Настроение его было неровное, зыбкое, как трясина. Его взвинченному воображению то рисовались великие подвиги и слава, то позорный невиданный конец. От этого страшно скучало его сердце, он хотел открыться Татьяне в своем малодушии, но не хватало воли.

– Эх, какой я стал…

Была истоплена баня жаркая, Зыковская. Топил сам Зыков.

Степаниды не было, Тереха, захватив ружье, гайкал на весь лес, искал ее.

Таня сидела в своей горнице под раскрытым окном. Она вся еще была в прошлой ночи, улыбалась большими серыми глазами, прямые темные брови ее спокойны, сердце под черной шелковой кофтой бьется ровно, отчетливо. Как хорошо жить… Скорей бы приходил к ней Степан. Нет, никогда не надо думать о том, что будет завтра…

Зыков разделся. Кто-то ударил снаружи в дверь. Он отворил:

– А, Мишка!.. Ну, залазь.

Медвежонок, набычившись, косолапо вошел с обрывком веревки. Морда и глаза его улыбались по-хитрому. Облизал ноги Зыкову, повалился пред ним вверх брюхом, благодушно заурчал.
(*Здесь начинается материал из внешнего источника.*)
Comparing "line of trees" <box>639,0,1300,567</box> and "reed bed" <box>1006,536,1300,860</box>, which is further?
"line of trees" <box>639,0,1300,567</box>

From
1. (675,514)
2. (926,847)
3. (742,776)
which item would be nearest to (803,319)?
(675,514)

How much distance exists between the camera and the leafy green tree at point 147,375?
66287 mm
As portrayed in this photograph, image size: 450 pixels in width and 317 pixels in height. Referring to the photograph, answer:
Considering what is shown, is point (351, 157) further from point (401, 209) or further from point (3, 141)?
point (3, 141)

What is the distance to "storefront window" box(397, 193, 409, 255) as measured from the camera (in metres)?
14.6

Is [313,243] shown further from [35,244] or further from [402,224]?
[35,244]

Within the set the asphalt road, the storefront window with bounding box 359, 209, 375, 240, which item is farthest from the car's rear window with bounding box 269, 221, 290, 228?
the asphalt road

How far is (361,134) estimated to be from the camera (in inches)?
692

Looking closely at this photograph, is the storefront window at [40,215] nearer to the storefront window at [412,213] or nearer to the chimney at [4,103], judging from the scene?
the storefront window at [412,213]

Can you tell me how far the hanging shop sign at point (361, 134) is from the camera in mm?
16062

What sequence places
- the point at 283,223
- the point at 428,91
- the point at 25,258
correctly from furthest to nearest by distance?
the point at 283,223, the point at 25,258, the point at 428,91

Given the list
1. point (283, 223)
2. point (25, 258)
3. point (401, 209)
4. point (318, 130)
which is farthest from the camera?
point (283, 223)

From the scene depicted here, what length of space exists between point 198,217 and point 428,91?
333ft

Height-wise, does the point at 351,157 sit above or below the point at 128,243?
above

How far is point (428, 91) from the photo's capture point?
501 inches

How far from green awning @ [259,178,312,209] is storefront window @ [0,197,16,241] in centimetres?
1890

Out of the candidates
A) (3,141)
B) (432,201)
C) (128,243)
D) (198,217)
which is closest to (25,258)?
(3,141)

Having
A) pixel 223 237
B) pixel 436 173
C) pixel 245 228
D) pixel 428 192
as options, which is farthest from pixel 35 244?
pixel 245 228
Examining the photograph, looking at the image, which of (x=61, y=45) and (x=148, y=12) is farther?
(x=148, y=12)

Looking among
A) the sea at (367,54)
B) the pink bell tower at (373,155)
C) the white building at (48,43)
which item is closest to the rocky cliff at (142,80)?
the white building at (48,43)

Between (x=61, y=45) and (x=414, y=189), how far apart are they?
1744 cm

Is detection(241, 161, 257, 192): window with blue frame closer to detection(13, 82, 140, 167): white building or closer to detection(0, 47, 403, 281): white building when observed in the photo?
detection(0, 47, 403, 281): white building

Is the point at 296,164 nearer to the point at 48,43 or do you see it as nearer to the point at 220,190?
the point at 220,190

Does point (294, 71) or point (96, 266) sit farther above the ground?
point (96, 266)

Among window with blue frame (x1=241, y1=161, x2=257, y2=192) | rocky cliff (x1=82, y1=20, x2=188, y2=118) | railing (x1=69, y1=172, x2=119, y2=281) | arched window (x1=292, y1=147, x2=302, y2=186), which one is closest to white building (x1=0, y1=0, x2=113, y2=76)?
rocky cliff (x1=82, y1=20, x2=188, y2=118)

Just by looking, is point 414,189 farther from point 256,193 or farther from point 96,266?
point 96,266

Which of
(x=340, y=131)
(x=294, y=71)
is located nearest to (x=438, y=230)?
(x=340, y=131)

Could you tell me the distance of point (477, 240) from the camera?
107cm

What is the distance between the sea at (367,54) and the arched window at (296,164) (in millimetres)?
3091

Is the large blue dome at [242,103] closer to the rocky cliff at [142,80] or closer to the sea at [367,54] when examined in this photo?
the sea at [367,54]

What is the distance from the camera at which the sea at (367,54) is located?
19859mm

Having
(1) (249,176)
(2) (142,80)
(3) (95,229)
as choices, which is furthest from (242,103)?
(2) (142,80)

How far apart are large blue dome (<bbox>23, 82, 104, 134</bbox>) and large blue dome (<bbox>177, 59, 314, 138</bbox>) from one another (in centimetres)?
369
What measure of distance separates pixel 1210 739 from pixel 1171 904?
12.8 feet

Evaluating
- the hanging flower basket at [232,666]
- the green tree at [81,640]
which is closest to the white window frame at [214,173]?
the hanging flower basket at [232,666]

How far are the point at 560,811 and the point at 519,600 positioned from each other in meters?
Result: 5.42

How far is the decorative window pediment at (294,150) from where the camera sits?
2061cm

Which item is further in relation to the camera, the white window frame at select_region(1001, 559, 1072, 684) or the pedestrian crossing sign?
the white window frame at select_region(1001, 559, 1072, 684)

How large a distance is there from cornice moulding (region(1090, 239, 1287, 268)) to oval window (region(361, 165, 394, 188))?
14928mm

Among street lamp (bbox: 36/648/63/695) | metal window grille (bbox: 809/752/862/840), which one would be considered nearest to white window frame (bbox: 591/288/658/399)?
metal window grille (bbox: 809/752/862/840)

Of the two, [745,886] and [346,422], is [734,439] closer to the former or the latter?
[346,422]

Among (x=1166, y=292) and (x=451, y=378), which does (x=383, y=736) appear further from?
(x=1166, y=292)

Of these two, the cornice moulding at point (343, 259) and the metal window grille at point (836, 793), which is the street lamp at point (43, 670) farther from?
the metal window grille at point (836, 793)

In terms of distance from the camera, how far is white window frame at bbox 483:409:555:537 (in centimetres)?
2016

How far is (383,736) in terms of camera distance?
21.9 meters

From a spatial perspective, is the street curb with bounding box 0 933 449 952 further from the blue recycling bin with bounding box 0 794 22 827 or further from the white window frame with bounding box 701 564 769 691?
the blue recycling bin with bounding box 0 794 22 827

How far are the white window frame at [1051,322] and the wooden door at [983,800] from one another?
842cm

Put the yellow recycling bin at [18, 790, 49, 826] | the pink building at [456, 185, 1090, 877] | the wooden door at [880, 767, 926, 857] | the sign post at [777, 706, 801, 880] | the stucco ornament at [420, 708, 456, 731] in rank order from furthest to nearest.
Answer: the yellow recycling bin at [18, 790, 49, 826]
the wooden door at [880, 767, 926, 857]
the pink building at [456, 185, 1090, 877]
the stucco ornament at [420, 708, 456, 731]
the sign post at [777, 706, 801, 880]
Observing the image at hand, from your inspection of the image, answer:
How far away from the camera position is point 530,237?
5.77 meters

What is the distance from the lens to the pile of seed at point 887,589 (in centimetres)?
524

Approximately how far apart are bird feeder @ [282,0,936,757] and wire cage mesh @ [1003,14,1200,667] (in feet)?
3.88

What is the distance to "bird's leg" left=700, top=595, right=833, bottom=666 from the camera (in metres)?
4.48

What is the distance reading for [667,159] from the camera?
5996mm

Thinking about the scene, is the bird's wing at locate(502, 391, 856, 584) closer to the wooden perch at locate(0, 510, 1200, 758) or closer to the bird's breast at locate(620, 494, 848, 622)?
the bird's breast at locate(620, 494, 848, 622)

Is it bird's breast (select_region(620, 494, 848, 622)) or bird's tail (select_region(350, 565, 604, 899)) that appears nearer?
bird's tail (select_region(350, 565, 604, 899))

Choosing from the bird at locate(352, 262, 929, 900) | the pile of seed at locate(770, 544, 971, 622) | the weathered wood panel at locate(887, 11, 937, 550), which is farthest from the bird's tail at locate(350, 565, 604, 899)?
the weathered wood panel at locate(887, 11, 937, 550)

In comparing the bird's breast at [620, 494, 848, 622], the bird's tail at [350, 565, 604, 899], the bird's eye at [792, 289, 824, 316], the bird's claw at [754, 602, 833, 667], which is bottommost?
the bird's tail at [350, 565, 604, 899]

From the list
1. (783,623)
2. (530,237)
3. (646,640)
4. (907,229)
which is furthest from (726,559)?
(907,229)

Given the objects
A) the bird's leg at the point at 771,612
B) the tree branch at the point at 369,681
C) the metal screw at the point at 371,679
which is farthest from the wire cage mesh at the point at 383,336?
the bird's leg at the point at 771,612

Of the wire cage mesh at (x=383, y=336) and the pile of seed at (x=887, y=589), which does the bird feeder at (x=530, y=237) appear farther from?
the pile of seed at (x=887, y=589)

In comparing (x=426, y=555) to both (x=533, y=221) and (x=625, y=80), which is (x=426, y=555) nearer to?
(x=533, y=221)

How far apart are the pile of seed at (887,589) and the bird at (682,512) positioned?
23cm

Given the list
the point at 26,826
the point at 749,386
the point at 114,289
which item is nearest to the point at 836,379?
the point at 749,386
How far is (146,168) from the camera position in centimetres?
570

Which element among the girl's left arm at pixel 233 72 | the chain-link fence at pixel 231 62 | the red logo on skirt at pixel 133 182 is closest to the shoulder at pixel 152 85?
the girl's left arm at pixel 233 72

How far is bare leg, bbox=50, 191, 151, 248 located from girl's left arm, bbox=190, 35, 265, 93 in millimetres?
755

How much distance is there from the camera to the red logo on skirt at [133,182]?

Зыков большим пальцем ноги почесал ему брюхо, потом взял винтовку, кинжал, десятифунтовую гирьку на ремне, револьвер и вошел в мыльню. Эх, хороша баня, всю хворь прогонит. Зыков вымоется на всю жизнь теперь. Ну, баня.

Едва он окунул ковш в кадку с кипятком, куда бросали раскаленные камни, как во дворе раздался резкий заливистый собачий лай, а в предбаннике рявкнул Мишка.

– Кой там черт еще! – буркнул Зыков, ковш замер в его руке, а Таня всполошно отскочила от окна и глянула из-за кисейной занавески на двор.

Один за другим въезжали в ворота всадники, их человек двадцать. Раздался выстрел, Таня заметалась, все, кроме одного, соскочили с коней.

– Занять выходы! Встать у каждой амбарушки! – деловито командовал всадник. Он с большими серыми глазами юноша, сухое загорелое лицо, кожаная, выцветшая по швам куртка, ствол винтовки из-за спины, кожаная шапка.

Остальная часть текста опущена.